Step Three: Refinement in MeshMixer
7. Import stl file
- Launch MeshMixer and click import
- Select the .stl file you created in Seg3D and import it into the workspace
- Take a moment to get familiar with the viewing pane and the MeshMixer environment
- It may be that you are happy with the current model. However, if you want to make it easier to print it can be tidied up with MeshMixer Utilities
- The simplest tool is the plane cut, which we will use to remove extraneous ribs. Select “Edit” from the ultility pane, and then “Plane Cut”

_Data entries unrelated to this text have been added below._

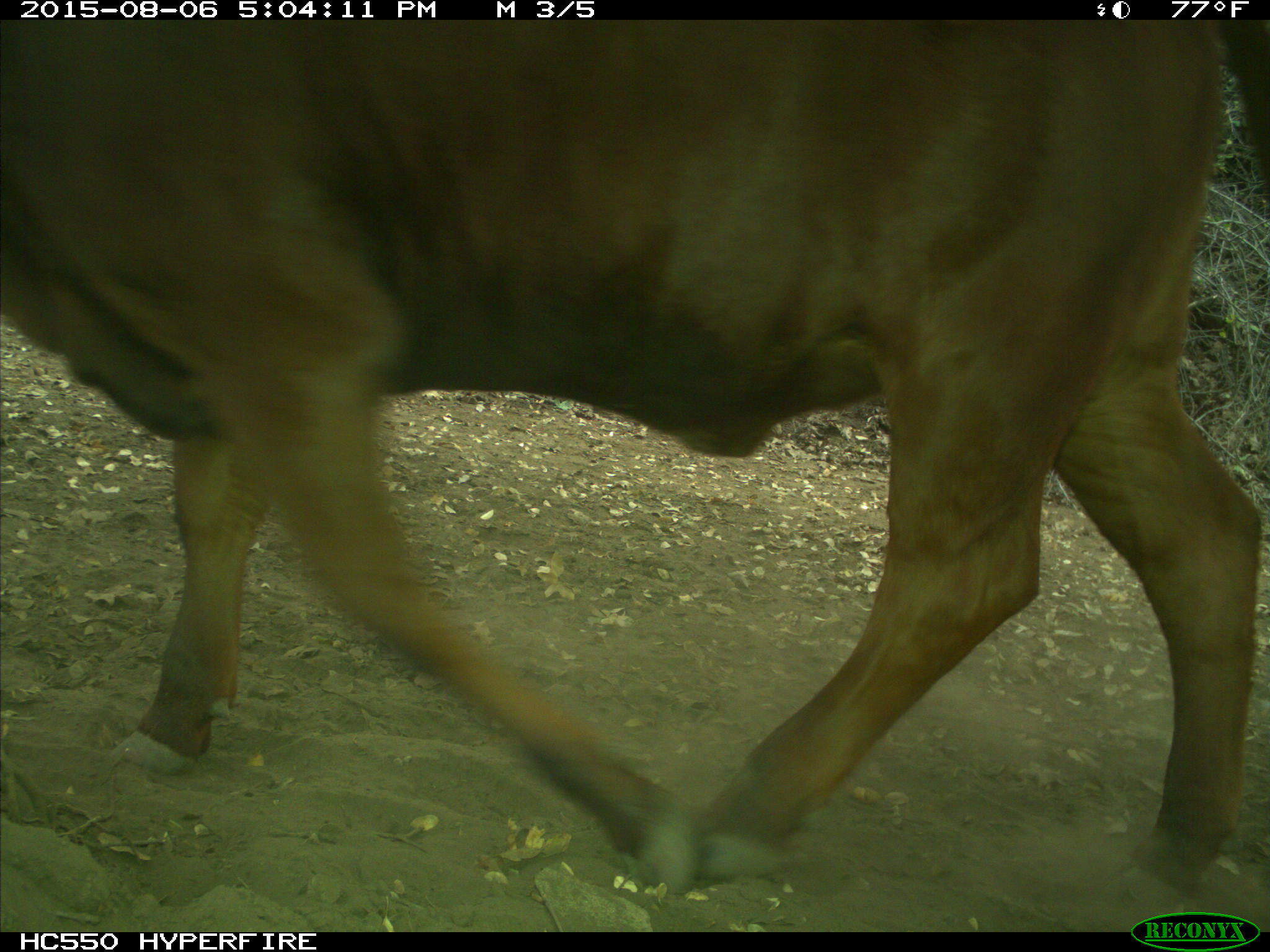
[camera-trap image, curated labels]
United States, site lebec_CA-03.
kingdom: Animalia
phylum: Chordata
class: Mammalia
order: Artiodactyla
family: Bovidae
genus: Bos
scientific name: Bos taurus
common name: domestic cow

- Manipulate the plane so that it remove the majority of the incomplete ribs (those other than the bottom four). Do not worry if some fragments of the ribs are left.
- Following the plane cut, the select tool can be used to highlight fragments and discard them. First, highlight any remaining fragments with the select tool
- Once a necessary area is highlighted, click “Edit” in the Selection utility pane, and then “Discard”
- Continue to use this utility to tidy up the mesh until you are left with a single piece
- The next step is to make the cropped mesh into a solid part. Select “Edit” in the utility pane, and then “Make Solid”
- Key options in the utility pane are “Mesh Density” Which affects how many elements the mesh is made of and “Solid Accuracy” which defines how closely the solid part adheres to the original
- Tweak the values and press “Update” to see the effect. Set the values close to 1mm before pressing accept
- The final step is smoothing the mesh in order to remove the voxel edges that arise from staircasing
- Highlight the entire mesh using the select utility
- In the Utility pane select “Deform” and then “Smooth”
- The different options define the extent of the smoothing. Tweak them in order to see the effect. If you find it difficult to obtain an acceptable result set Smoothing: 1, Scale: 3, Contraint: 3
- Once you are happy with the mesh refinement it is time to export the final product
- Select “File” from the toolbar, and then “Export”
- Save as .stl. Now you have a complete, high quality rib model ready to be imported into 3D printing software!